Štefan Markulík

Personal information
- Date of birth: 17 October 1991 (age 34)
- Place of birth: Slovakia

Team information
- Current team: Železiarne Podbrezová (manager) Slovakia (assistant)

Managerial career
- Years: Team
- 2012–2013: Spišská Nová Ves (youth)
- 2013–2018: Frauenfeld (youth)
- 2019–2021: Spišská Nová Ves
- 2024–: Železiarne Podbrezová

= Štefan Markulík =

Slovak football manager (born 1991)

Štefan Markulík (born 17 October 1991) is a Slovak professional football manager who manages Železiarne Podbrezová.
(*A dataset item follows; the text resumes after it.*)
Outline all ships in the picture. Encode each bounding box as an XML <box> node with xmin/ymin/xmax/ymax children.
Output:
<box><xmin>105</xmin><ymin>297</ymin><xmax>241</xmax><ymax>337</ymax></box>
He also serves as the assistant coach for the Slovakia national team.

==Early life==
Markulík was born on 17 October 1991 in Slovakia and is a native of Spiš, Slovakia. Growing up, he attended Košice Sports School in Slovakia and then the University of Prešov in Slovakia.

== Managerial career ==
Markulík started his managerial career as a youth manager of Slovak side Spišská Nová Ves in 2012. In 2013, he was appointed as a youth manager of Swiss side Frauenfeld. Five years later, he returned to Spišská Nová Ves as an assistant manager, before being promoted to head coach of the club in 2019.

Following his stint there, he was appointed as an assistant manager of Slovak side Železiarne Podbrezová in 2021. During his 2021–22 season, he helped the club achieve promotion from the second tier to the top flight. Two seasons later, he helped them reach the semi-finals of the 2023–24 Slovak Cup and achieve fifth place in the league. Subsequently, he was promoted to their head coach in 2024.